The reason I was looking at this in the first place was out of a kind of retrocomputing interest, and using something like 0x100001b as your polynomial for a 24-bit LFSR can make the implementation slightly shorter / faster, on some older CPUs and with memory constraints.

It was easy to find a lot of handwaving and code / numbers copied from place to place, and I wanted to know how to generate the polynomials / pick the taps in the first place. The program I wrote just goes through the polynomials in lexicographic order, so it’s not actually trying to pick the fewest number of taps, but it will prefer sets of taps where the taps are all clustered on one side.

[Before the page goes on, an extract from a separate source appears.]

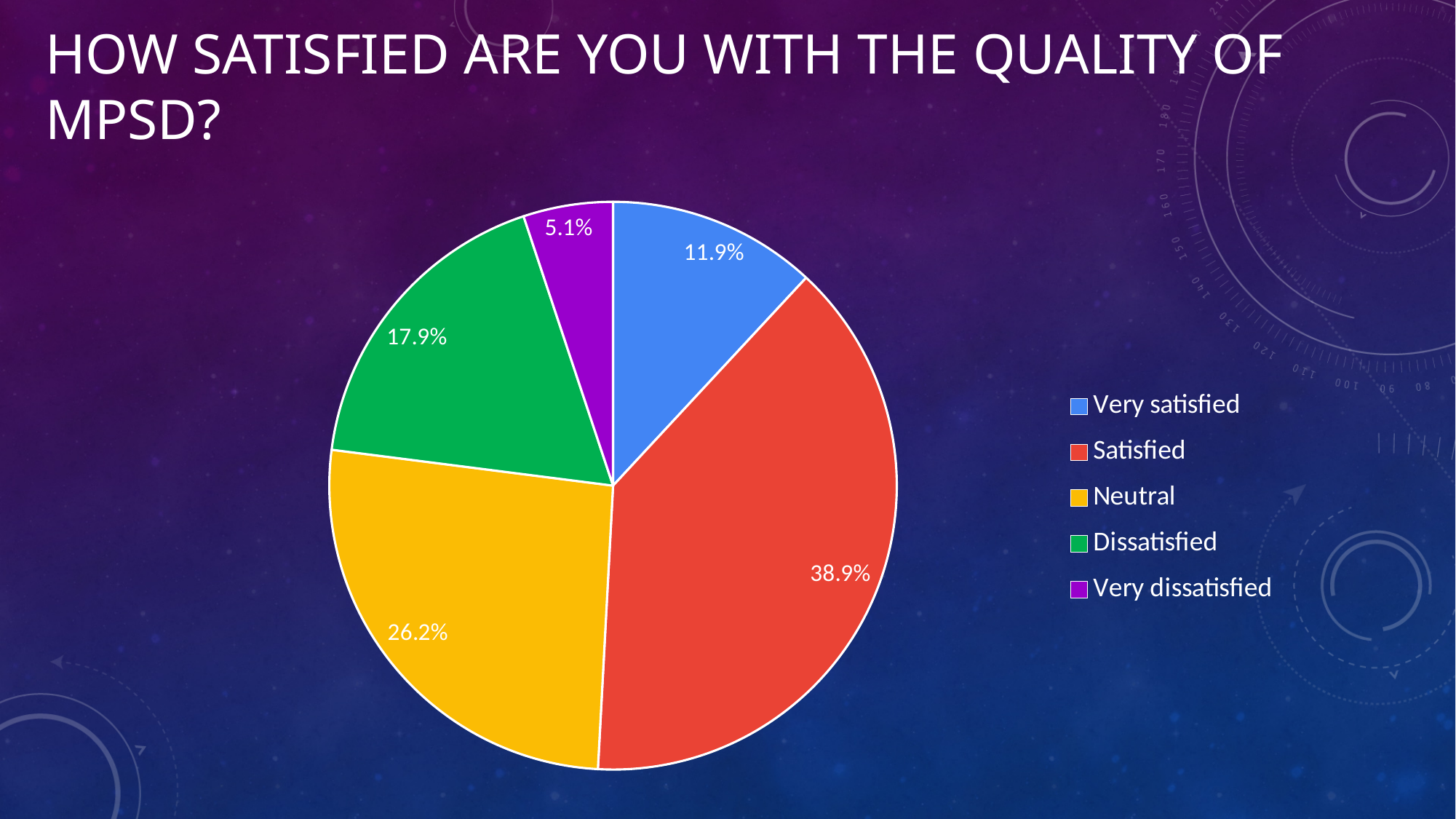
What percentage of respondents are Very dissatisfied? 5.1% Which category has the smallest share of the pie? Very dissatisfied What is the difference in percentage points between Satisfied and Neutral? 12.7 What colour is the Neutral slice? Yellow Which is larger, the share for Dissatisfied or the share for Very satisfied? Dissatisfied What is the combined share of Dissatisfied and Very dissatisfied? 23.0% How many categories does the pie chart have? 5 What percentage of respondents are Very satisfied? 11.9% What kind of chart is shown on the slide? Pie chart Which category has the largest share of the pie? Satisfied What percentage of respondents are Neutral? 26.2% What percentage of respondents are Satisfied? 38.9%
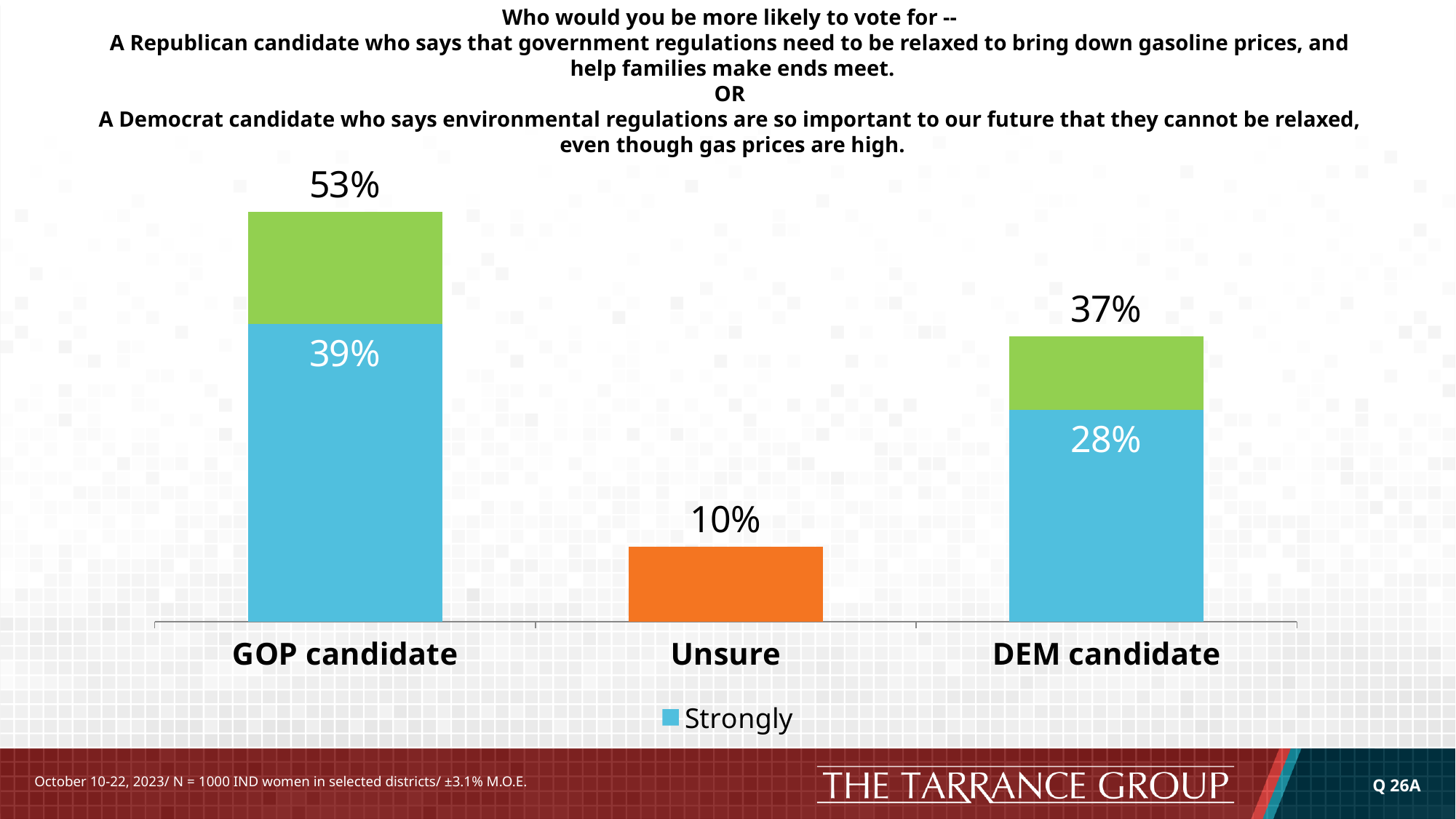
Which is larger, the 'Strongly' value for the GOP candidate or the total for the DEM candidate? GOP candidate 'Strongly' (39%) What is the total value shown for the DEM candidate bar? 37% What is the difference between the GOP candidate total and the DEM candidate total? 16% What is the 'Strongly' value for the GOP candidate? 39% How many categories are shown on the x axis? 3 What is the total value shown for the GOP candidate bar? 53% What kind of chart is shown on the slide? Bar chart Which category has the highest total value? GOP candidate Which category has the lowest value? Unsure What is the 'Strongly' value for the DEM candidate? 28% What is the difference between the 'Strongly' values for the GOP candidate and the DEM candidate? 11% What is the value shown for Unsure? 10%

o11c · 2024-04-06T19:55:10

> I’m missing something here… what do you mean by “advance both sides?”

Instead of checking `state == advance(state, 2*32-1)`, which takes 32 multiplies, it's cheaper to do `advance(state, 1) == advance(state, 2*32), which only takes 2 multiplies (they both still take 32 squares unless you cache those). And actually the special case of 1 didn't require constructing the matrix at all, allowing a cheaper direct computation.

> The cycles of length 6 will fail the test because they will be in a different state after advancing 15 steps.

Okay, now this rings a bell. It has been quite a while since I actually played with this all.

The only other thing that was surprising was that you wrote out your taps including both ends (thus they look to have an odd rather than even), but that's purely a matter of convention.

dietrichepp · 2024-04-06T20:55:35

> Instead of checking `state == advance(state, 232-1)`, which takes 32 multiplies, it's cheaper to do `advance(state, 1) == advance(state, 232), which only takes 2 multiplies (they both still take 32 squares unless you cache those). And actually the special case of 1 didn't require constructing the matrix at all, allowing a cheaper direct computation.

Ah! That makes sense. But for N=2^32-1, there are also checks for N/3, N/5, N/17, N/257, and N/65537.

o11c · 2024-04-06T22:13:45

I think the rule is: as long as there is a sequence of at least 3 adjacent 1-bits, you can replace them with 2 1-bits (1 on each side). The new 1-bit can of course merge into an existing run.

This only fails to decrease the needed work for the N/3 and N/5 cases here, which form small regular patterns. For larger regular patterns, or for irregular patterns (2^odd-1), chances are that there will be at least some simplification (unless the pattern is mostly zeros in which case it isn't needed anyway).

jhallenworld · 2024-04-05T15:34:26

I used LFSRs all the time in early FPGAs (XC2000 and XC3000 series). These did not have fast carry chains, so LFSR made a much faster counter than binary. Used them for video timing generators.

artemonster · 2024-04-05T12:12:33

also FYI: so called "golden codes" that are used to modulate GPS information bitstream are also bunch of LFSR counters and chosen in such a way that the whole set of them (around 30? dotn remember) has a very low correlation factor between them

andyjohnson0 · 2024-04-05T12:36:56

> so called "golden codes"

A minor point, but they are called Gold codes -- after Robert Gold, who developed the technique in the 60s.

https://en.wikipedia.org/wiki/Gold_code

kurthr · 2024-04-05T14:06:04

There are also the related Kasami codes. Both are made by selecting uncorrelated LFSR sequences and combining them. That has the advantage of extending code length, while maintaining cross-correlation and whiteness properties. Really helpful in early error correction.

willis936 · 2024-04-05T12:15:55

This is how PRBS works more generally. It's in everything. Use the same factors and set the start point.

Iiuc what you're describing is using different sets of factors, which would guarantee low correlation, if differing spectra.

https://en.wikipedia.org/wiki/Pseudorandom_binary_sequence

kurthr · 2024-04-05T14:08:51

Yes, for LFSRs it is often the high ratio of auto/cross correlation for the particular encode phase, along with the ease of generation and deconvolution for single bit signaling at low SNR. I don't know that most other pseudo-random codes have this property.